文件片段:
——

用於高效長上下文生成的上下文記憶

摘要

現代大型語言模型（LLM）應用在推論時，越來越依賴長條件前綴來控制模型行為。雖然前綴增強推論效果顯著，但存在兩個結構性限制：一、前綴的影響力會隨著生成過程遞減；二、對前綴的注意力計算量與其長度呈線性增長。現有方法若非在壓縮前綴的同時仍將其保留在注意力機制中，便是透過梯度式訓練將其內化為模型參數。前者在推論時仍需對前綴進行注意力運算，而後者訓練成本高且不利於前綴更新。為解決這些問題，我們提出「注意力狀態記憶」——一種無需訓練的方法，將前綴外部化為輕量級、基於查找的記憶體，其中儲存前綴與查詢詞元之間預先計算好的注意力狀態。在搭配LLaMA-3.1-8B的ManyICLBench上，我們的方法在1K至8K記憶體預算下，準確率優於情境學習，並在8K時將注意力延遲減少1.36倍；同時在NBA基準測試中，僅使用完整注意力RAG記憶體足跡的20%即超越其表現。

——

所示條目:
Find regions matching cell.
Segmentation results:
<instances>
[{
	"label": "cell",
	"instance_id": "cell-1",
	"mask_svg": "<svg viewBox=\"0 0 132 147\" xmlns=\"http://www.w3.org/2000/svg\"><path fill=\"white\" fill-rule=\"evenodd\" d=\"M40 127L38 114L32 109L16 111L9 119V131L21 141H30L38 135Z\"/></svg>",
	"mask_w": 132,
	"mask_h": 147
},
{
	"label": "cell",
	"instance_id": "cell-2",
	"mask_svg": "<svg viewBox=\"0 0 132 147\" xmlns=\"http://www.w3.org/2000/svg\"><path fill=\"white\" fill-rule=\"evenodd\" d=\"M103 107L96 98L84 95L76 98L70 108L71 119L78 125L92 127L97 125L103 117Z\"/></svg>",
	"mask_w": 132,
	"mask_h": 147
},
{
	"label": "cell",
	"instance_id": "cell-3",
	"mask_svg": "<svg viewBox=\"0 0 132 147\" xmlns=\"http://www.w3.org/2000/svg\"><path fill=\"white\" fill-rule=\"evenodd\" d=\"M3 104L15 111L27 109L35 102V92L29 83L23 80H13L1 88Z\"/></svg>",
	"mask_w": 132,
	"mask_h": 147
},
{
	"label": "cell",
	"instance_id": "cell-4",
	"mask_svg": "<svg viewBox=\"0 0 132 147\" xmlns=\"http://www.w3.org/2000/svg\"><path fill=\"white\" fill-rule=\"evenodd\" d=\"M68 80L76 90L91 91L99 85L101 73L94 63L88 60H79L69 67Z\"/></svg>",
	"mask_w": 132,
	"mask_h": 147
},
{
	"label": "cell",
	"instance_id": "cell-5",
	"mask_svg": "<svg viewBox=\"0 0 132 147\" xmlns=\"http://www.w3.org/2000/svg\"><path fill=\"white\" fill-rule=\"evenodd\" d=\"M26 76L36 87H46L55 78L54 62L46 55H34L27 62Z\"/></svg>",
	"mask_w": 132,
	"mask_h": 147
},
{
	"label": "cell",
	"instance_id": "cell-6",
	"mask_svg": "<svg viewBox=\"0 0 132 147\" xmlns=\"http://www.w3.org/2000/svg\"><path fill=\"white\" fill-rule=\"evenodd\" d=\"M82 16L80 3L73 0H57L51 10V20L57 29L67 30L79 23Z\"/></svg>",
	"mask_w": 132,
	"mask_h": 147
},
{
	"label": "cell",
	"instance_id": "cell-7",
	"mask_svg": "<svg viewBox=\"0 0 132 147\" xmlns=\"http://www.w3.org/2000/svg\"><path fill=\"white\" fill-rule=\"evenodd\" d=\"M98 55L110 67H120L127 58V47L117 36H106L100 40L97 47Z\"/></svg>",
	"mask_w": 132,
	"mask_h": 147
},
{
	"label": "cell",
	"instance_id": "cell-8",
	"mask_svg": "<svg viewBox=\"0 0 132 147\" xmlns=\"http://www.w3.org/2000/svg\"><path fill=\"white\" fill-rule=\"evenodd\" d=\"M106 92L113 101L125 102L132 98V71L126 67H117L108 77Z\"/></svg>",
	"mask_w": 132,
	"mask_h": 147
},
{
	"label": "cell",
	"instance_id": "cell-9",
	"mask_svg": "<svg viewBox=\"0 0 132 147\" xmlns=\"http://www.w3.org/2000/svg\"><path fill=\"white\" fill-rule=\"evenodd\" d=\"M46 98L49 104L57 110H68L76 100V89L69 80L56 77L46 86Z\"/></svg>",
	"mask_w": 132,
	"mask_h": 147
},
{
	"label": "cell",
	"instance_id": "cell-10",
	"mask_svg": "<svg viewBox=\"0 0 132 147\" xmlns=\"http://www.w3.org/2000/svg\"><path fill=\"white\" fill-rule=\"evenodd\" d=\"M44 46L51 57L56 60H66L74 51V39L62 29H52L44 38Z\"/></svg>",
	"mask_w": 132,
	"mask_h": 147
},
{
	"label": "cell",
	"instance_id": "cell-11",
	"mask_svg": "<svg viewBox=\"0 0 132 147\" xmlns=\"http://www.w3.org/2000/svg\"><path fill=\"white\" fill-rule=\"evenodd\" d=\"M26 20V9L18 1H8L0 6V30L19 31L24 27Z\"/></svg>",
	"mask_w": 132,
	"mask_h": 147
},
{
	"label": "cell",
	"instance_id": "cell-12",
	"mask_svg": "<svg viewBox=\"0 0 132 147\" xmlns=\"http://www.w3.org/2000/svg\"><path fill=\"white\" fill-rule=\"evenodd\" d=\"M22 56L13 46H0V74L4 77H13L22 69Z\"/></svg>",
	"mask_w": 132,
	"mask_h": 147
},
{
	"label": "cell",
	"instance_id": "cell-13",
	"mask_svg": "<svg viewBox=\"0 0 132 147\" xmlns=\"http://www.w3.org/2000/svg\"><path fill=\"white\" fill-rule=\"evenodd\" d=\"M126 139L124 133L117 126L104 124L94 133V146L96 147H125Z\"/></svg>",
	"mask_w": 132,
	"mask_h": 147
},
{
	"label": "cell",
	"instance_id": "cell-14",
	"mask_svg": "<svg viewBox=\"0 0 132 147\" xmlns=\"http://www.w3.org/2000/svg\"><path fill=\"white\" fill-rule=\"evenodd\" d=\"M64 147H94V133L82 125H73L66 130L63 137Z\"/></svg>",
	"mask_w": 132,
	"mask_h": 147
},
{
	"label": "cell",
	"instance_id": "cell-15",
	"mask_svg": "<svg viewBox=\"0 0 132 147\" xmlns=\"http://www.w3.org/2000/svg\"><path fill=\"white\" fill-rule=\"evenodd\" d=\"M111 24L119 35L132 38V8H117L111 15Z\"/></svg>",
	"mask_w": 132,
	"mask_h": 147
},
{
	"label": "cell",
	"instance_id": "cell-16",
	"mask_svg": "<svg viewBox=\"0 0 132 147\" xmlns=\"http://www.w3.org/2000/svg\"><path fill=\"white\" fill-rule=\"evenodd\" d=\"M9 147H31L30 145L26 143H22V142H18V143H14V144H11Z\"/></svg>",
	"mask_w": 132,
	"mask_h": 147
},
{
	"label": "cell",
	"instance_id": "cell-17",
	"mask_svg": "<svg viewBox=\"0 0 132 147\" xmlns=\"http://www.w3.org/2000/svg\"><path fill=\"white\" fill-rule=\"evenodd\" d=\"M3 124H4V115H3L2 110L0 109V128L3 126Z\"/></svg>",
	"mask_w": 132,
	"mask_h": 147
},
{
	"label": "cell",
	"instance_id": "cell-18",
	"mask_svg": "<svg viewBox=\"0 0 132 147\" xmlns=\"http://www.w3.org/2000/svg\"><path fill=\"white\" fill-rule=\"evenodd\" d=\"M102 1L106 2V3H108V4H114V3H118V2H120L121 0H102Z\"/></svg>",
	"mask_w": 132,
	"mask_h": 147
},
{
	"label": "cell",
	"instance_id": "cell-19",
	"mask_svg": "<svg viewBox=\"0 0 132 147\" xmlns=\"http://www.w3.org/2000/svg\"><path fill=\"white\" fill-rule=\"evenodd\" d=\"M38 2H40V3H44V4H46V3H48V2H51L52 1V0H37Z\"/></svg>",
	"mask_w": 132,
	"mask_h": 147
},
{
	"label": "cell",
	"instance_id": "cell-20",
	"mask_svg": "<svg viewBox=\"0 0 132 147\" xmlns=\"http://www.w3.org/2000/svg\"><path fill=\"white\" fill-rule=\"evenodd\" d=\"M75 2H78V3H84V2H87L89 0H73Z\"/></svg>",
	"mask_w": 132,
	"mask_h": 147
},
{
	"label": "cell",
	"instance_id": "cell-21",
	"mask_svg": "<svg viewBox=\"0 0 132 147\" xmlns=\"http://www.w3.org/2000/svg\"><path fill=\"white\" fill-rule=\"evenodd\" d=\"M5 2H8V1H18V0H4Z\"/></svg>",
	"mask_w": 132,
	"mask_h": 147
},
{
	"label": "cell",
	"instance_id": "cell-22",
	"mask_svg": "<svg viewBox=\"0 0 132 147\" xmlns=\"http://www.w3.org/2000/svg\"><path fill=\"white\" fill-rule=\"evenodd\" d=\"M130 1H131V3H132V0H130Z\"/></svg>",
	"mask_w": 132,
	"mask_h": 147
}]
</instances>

——

任務內容: 請列出長上下文生成摘要中提到的所有具名模型與基準測試。

完成結果: LLaMA-3.1-8B、ManyICLBench、NBA基準測試